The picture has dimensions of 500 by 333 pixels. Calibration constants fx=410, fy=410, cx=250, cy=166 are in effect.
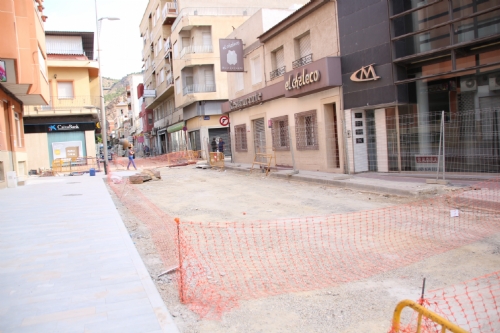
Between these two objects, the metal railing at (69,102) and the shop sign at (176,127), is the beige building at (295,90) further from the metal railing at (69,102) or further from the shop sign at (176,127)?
the shop sign at (176,127)

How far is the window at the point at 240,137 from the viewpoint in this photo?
965 inches

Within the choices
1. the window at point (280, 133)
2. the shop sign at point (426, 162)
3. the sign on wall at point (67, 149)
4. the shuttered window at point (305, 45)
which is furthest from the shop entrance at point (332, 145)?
the sign on wall at point (67, 149)

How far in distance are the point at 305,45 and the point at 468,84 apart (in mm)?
7644

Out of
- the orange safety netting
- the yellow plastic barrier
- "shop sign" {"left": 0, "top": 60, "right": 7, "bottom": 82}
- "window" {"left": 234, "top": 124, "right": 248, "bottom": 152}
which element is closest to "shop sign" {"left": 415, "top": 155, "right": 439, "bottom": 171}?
the orange safety netting

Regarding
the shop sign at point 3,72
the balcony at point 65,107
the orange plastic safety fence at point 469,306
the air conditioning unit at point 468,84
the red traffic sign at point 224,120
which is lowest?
the orange plastic safety fence at point 469,306

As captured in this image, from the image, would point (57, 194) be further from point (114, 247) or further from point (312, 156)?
point (312, 156)

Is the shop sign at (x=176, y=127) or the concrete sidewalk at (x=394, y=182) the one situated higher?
the shop sign at (x=176, y=127)

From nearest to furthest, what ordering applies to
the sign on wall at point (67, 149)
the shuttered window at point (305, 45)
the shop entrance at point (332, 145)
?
the shop entrance at point (332, 145)
the shuttered window at point (305, 45)
the sign on wall at point (67, 149)

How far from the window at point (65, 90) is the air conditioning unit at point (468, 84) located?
28.2 meters

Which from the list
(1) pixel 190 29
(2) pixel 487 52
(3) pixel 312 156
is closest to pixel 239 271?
(2) pixel 487 52

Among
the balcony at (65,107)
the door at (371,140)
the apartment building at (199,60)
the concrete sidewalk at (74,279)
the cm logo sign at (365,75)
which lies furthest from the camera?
the apartment building at (199,60)

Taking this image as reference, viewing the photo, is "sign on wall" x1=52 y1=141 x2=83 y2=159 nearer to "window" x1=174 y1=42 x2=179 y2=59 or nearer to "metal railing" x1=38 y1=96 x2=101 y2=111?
"metal railing" x1=38 y1=96 x2=101 y2=111

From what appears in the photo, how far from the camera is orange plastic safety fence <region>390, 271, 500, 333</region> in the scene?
137 inches

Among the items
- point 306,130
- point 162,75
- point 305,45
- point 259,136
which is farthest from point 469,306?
point 162,75
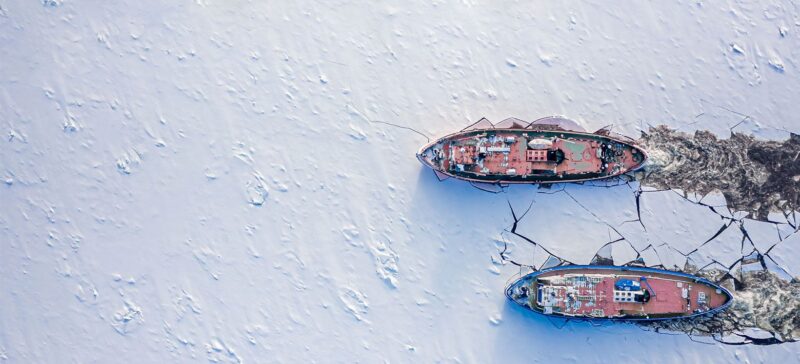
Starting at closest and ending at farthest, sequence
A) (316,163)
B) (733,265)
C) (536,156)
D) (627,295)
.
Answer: (627,295)
(536,156)
(733,265)
(316,163)

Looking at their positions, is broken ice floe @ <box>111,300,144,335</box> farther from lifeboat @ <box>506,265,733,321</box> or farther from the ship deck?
the ship deck

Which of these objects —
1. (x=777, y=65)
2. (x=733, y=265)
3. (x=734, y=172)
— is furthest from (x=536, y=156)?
(x=777, y=65)

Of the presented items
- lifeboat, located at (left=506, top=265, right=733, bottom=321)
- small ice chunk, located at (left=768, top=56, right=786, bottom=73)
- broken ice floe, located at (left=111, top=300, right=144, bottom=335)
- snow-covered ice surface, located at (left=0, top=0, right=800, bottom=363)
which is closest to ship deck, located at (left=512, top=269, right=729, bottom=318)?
lifeboat, located at (left=506, top=265, right=733, bottom=321)

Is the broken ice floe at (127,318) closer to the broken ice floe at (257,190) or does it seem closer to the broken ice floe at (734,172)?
the broken ice floe at (257,190)

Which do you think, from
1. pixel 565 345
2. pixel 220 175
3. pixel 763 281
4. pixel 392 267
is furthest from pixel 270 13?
pixel 763 281

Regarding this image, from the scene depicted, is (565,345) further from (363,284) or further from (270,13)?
(270,13)

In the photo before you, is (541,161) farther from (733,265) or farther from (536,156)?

━━━

Update the listing above by replacing "Calibration constants" with "Intrinsic parameters" wherever it appears, leaving everything else unchanged. Omit the pictures from your answer.

The picture has dimensions of 500 by 333 pixels. Intrinsic parameters fx=410, fy=410, cx=250, cy=166 are in effect.
Between these two objects, the metal railing at (69,102) and the shop sign at (176,127), is the beige building at (295,90) further from the metal railing at (69,102) or further from the shop sign at (176,127)?
the shop sign at (176,127)

How far is the window at the point at 240,137 from the viewpoint in this photo?
965 inches

Within the choices
1. the window at point (280, 133)
2. the shop sign at point (426, 162)
3. the sign on wall at point (67, 149)
4. the shuttered window at point (305, 45)
which is furthest from the shop entrance at point (332, 145)?
the sign on wall at point (67, 149)

How far in distance are the point at 305,45 and the point at 468,84 apart (in mm)?
7644

Out of
- the orange safety netting
- the yellow plastic barrier
- "shop sign" {"left": 0, "top": 60, "right": 7, "bottom": 82}
- "window" {"left": 234, "top": 124, "right": 248, "bottom": 152}
which element is closest to "shop sign" {"left": 415, "top": 155, "right": 439, "bottom": 171}?
the orange safety netting

Regarding
the shop sign at point 3,72
the balcony at point 65,107
the orange plastic safety fence at point 469,306
the air conditioning unit at point 468,84
the red traffic sign at point 224,120
which is lowest?
the orange plastic safety fence at point 469,306

As captured in this image, from the image, would point (57, 194) be further from point (114, 247) or further from point (312, 156)?
point (312, 156)

Is the shop sign at (x=176, y=127) or the concrete sidewalk at (x=394, y=182) the one situated higher?
the shop sign at (x=176, y=127)

From nearest to furthest, what ordering applies to
the sign on wall at point (67, 149)
the shuttered window at point (305, 45)
the shop entrance at point (332, 145)
?
the shop entrance at point (332, 145)
the shuttered window at point (305, 45)
the sign on wall at point (67, 149)

How far from the window at point (65, 90) is the air conditioning unit at point (468, 84) located?
28.2 meters

Which from the list
(1) pixel 190 29
(2) pixel 487 52
(3) pixel 312 156
is closest to pixel 239 271?
(2) pixel 487 52

Among
the balcony at (65,107)
the door at (371,140)
the apartment building at (199,60)
the concrete sidewalk at (74,279)
the cm logo sign at (365,75)
which lies furthest from the camera?
the apartment building at (199,60)

Taking this image as reference, viewing the photo, is "sign on wall" x1=52 y1=141 x2=83 y2=159 nearer to "window" x1=174 y1=42 x2=179 y2=59 or nearer to "metal railing" x1=38 y1=96 x2=101 y2=111?
"metal railing" x1=38 y1=96 x2=101 y2=111

From what appears in the photo, how far from the camera is orange plastic safety fence <region>390, 271, 500, 333</region> in the scene?
137 inches

Among the items
- point 306,130
- point 162,75
- point 305,45
- point 259,136
which is farthest from point 469,306?
point 162,75
Starting at closest and ending at farthest, sequence
A) (316,163)
B) (733,265)
C) (536,156)
D) (627,295)
.
Answer: (627,295)
(536,156)
(733,265)
(316,163)

Looking at their positions, is broken ice floe @ <box>111,300,144,335</box> farther from lifeboat @ <box>506,265,733,321</box> or farther from the ship deck?
the ship deck

Which of these objects —
1. (x=777, y=65)
2. (x=733, y=265)
3. (x=734, y=172)
— is furthest from (x=536, y=156)?
(x=777, y=65)

Of the presented items
- lifeboat, located at (left=506, top=265, right=733, bottom=321)
- small ice chunk, located at (left=768, top=56, right=786, bottom=73)
- broken ice floe, located at (left=111, top=300, right=144, bottom=335)
- snow-covered ice surface, located at (left=0, top=0, right=800, bottom=363)
which is closest to ship deck, located at (left=512, top=269, right=729, bottom=318)?
lifeboat, located at (left=506, top=265, right=733, bottom=321)

Is the broken ice floe at (127,318) closer to the broken ice floe at (257,190) or does it seem closer to the broken ice floe at (734,172)?
the broken ice floe at (257,190)

Which do you think, from
1. pixel 565 345
2. pixel 220 175
3. pixel 763 281
4. pixel 392 267
is furthest from pixel 270 13?
pixel 763 281

Regarding this image, from the scene depicted, is (565,345) further from (363,284) or further from (270,13)?
(270,13)

In the photo before you, is (541,161) farther from (733,265) or farther from (536,156)?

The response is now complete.